The adopted Biennial Budget for 2020-21 totals $84,823,512, of which $15,410,486 is allocated for the general fund. In his budget message, City Manager Steve Forrester notes that this year, the city is adjusting its employment from 70.16 full-time equivalents (FTE) to 71.00.
"This is an increase of 0.84 FTEs," he wrote. "Changes to funds include minus 0.25 in public safety fund, an increase of 0.09 in emergency dispatch, an increase of 1.0 FTE in the railroad, minus 2.0 FTE in restaurant operations, plus 1.0 FTE in IT, and plus 1.0 FTE in public works services."
Forrester said that despite recent improvement in the city's financial condition in recent years and the growth in terms of budget dollars, they have opted not to add much more personnel.

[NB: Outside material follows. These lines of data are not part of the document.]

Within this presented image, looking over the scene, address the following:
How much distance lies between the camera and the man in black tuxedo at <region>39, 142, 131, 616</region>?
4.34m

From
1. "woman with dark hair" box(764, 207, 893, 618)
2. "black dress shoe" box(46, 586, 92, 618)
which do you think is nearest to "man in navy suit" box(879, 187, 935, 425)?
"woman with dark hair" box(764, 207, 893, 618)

"We are still a small city, so we really don't want to have silos of responsibilities," he said, "so a lot of our folks are cross-trained and that has enabled us to keep our personnel low compared to other cities and keep our efficiencies up."

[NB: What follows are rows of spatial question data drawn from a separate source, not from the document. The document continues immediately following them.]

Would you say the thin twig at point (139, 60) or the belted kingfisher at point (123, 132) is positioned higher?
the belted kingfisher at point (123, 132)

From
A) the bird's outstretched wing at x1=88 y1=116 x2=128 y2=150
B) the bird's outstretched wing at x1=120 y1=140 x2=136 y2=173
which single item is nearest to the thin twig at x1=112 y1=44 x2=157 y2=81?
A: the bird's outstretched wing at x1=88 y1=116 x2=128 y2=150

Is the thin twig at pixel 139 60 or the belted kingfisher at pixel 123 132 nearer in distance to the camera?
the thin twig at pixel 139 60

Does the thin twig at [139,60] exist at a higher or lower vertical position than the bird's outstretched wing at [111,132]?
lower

Schuette and Forrester both stress that going to a biennial budget should help them achieve that goal by reducing the amount of staff time committed annually to the budget. In addition, they believe the two-year approach will make more sense when dealing with projects that Forrester said had been spilling into the next fiscal year. Examples include the Crooked River Wetland Complex, which took more than a year to complete, and the upcoming move to and renovation of a new police department building, which will take between 18 and 24 months. Also, it gives the city some flexibility when it comes to street maintenance.
"We might have years where it is more cost-effective for us to take a year off and do a $1.5 million project over a summer and get economics of scale as a result of combining two years into one budget process," Forrester said.
In addition to prioritizing capital projects, city leaders hope to address some future challenges as they move ahead with biennial budgets. These include helping develop and recruit new businesses to the area and adding family-wage jobs to the Prineville economy. Forrester explained that while the city does not have a direct role in business recruitment, the emphasis on capital projects helps them provide the type of infrastructure that is needed to attract new companies to the area.
Other challenges include maintenance of debt service reserves in every fund, Schuette said, and increasing capital reserves so the city doesn't have to seek tax bonds for projects.
"We are very lean," Forrester said. "We are trying to position the city to be able to make it through a downturn in the economy."
Other challenges highlighted in Forrester's budget message include strengthening funding for public safety and update the aging Police/911 Dispatch building, managing the Meadow Lakes Golf Course fund to support long-term capitalization needs, and effectively addressing increasing low-cost housing opportunities within the community.